EXPLORE THE MATERIAL:
1/ Answer these from the passage about NASA:
(a) According to Pew Research, what percentage of Republicans viewed NASA favorably in 2024?
(b) Which crater has the Perseverance rover been exploring?
(c) Which two words did Rader have to delete from his employees' job descriptions?
2/ Carry the passage about NASA forward from its final sentence.

QUOTED PASSAGE:
───

This act of looking has allowed NASA to build itself into a globally recognized brand. "Not to over - emphasize the Make America Great logo," Rader told me. "But it is undeniable that, in the minds of many people worldwide, one of the things that makes America great is that we have and fund NASA." As a Canadian, I have a NASA Mars rover bumper sticker on my car. (Sorry, Canadian Space Agency.) According to Pew Research, 67 percent of Americans viewed NASA favorably in 2024, including 62 percent of Republicans. In terms of bipartisan approval, it ranks behind only the National Parks and the Postal Service.
I purchased that bumper sticker after watching - along with over 17 million others - NASA's Perseverance rover land on Mars in February 2021. Perseverance has been exploring the Jezero Crater, extracting soil samples in search of evidence of extraterrestrial life. The Trump administration, as part of a wholesale abandonment of the Mars Sample Return, wants to leave those samples on Mars. "The value of these samples, I think, is undeniable, and they are sitting there in tubes," Harry "Hap" McSween, who has spent decades working with NASA on Martian exploration, told me. "I'm trying not to be despondent, but it's difficult to see something I've worked so hard on being sidelined, at least, if not abandoned altogether."
There is a concern that the damage being inflicted, not only to the brand but to the actual agency, is irreversible. NASA is already losing its reputation as a place where brilliant minds can go, not for the sake of making the most money or obtaining the best stock options, but to work on unprecedented projects. Rader spent years perfecting the software for seamless data transfer between NASA teams on the ground and in space. In his final days at NASA, he had to comply with one of Trump's executive orders. "I had to go into my employees’ job descriptions and delete the words 'diversity' and 'inclusion,'" he said.

───

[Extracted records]
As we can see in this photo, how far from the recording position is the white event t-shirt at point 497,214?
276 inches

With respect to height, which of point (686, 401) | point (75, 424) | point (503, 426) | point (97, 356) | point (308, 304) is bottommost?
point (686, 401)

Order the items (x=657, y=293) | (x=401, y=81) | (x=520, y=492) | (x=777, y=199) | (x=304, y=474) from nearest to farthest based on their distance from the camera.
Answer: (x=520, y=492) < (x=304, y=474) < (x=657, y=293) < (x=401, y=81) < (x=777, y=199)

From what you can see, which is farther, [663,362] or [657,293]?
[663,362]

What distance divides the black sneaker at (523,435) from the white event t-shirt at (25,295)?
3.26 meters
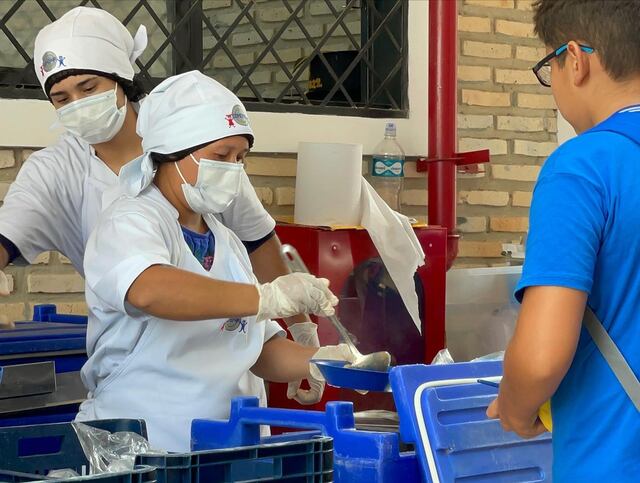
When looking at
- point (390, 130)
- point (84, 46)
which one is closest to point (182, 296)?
point (84, 46)

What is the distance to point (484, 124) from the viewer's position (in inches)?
170

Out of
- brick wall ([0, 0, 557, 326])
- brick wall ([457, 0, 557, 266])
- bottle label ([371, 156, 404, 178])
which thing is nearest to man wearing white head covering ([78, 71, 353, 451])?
bottle label ([371, 156, 404, 178])

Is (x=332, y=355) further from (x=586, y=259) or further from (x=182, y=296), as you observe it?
(x=586, y=259)

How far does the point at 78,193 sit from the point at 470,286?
5.48 ft

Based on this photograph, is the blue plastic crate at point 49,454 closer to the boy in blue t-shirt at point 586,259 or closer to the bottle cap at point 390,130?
the boy in blue t-shirt at point 586,259

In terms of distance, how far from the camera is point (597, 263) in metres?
1.40

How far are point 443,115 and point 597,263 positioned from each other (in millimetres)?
Result: 2571

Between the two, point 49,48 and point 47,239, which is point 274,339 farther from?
point 49,48

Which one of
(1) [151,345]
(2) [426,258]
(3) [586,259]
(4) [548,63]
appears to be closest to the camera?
(3) [586,259]

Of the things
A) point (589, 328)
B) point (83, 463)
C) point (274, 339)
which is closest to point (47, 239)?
point (274, 339)

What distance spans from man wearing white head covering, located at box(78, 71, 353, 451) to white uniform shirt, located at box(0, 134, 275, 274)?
0.34 metres

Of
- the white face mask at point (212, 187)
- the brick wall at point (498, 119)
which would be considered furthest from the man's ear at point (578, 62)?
the brick wall at point (498, 119)

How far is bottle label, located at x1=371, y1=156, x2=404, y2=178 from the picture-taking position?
381 centimetres

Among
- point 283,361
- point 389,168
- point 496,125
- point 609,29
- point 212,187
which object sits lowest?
point 283,361
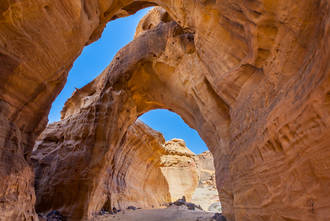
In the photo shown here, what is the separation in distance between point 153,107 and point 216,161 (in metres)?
5.50

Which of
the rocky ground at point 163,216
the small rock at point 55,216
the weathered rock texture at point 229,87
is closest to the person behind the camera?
the weathered rock texture at point 229,87

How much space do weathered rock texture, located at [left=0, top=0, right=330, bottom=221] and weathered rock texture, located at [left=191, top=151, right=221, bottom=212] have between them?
52.6 ft

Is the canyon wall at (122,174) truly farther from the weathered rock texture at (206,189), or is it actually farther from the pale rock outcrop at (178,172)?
the weathered rock texture at (206,189)

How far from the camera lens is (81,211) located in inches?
255

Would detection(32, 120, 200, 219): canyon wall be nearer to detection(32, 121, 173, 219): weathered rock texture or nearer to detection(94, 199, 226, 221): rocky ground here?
detection(32, 121, 173, 219): weathered rock texture

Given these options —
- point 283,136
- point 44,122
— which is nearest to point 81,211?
point 44,122

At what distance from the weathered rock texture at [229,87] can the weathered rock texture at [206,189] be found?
16.0m

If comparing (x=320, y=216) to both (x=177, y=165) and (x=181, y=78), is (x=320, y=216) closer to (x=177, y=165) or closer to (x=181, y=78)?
(x=181, y=78)

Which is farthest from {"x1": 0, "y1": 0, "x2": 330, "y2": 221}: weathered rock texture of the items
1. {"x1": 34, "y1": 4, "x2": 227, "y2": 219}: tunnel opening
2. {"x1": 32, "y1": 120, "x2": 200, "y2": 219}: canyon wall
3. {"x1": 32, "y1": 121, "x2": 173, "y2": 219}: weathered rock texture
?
{"x1": 32, "y1": 120, "x2": 200, "y2": 219}: canyon wall

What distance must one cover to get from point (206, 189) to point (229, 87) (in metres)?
23.1

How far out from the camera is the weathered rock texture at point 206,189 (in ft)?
66.0

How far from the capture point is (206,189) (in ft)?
79.2

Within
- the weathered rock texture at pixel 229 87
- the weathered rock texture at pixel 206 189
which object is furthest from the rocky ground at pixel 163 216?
the weathered rock texture at pixel 206 189

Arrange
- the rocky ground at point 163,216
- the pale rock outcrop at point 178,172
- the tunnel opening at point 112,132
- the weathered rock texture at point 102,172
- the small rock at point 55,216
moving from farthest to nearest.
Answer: the pale rock outcrop at point 178,172 → the weathered rock texture at point 102,172 → the tunnel opening at point 112,132 → the rocky ground at point 163,216 → the small rock at point 55,216
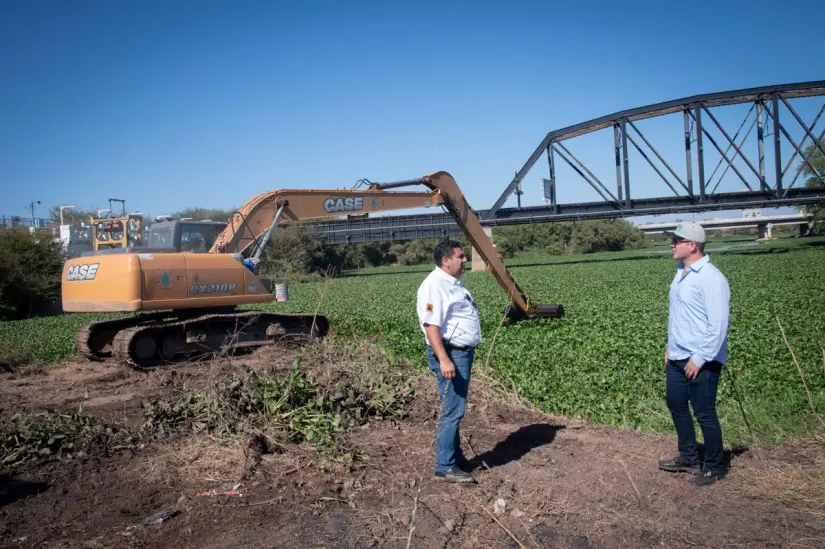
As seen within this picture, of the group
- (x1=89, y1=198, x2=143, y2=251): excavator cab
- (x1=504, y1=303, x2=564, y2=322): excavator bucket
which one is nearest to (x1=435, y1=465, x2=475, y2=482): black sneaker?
(x1=504, y1=303, x2=564, y2=322): excavator bucket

───

WRITTEN ANSWERS:
1/
(a) 62 percent
(b) The Jezero Crater
(c) "Diversity" and "inclusion"

2/
By and large, the scientists and senior leaders leaving NASA now - both voluntarily and involuntarily - are unlikely to return. They will move to the private sector or to other countries, taking with them what remains of America's dwindling capacity to inspire. "As a nation, we had built, and have built, something so unique in the course of history," Dreier said. "It's quite astonishing when you think about it - not just the level of ambition, but the willingness to say we're going to figure out what the universe looked like in its early years, or land a car - sized rover on Mars, or explore the farthest reaches of the solar system and beyond. And why? Not for domination or glory, but for this collective desire to better understand our cosmos."
One of my favorite images from the James Webb Space Telescope is of the Southern Ring Nebula. Released in the summer of 2022, the picture initially seems somewhat contained. It is an ocean - blue egg surrounded by halos of orange dust and gas. But upon zooming in, entire galaxies come into view: infinite pinpricks of light against a colossal orange cloud. In this picture, I see the best of what NASA was and the opposite of what it risks becoming. It represents an ambition that is both humble and boundless, rooted in the understanding that we can learn and see much, but we will never know everything. The universe is simply too vast.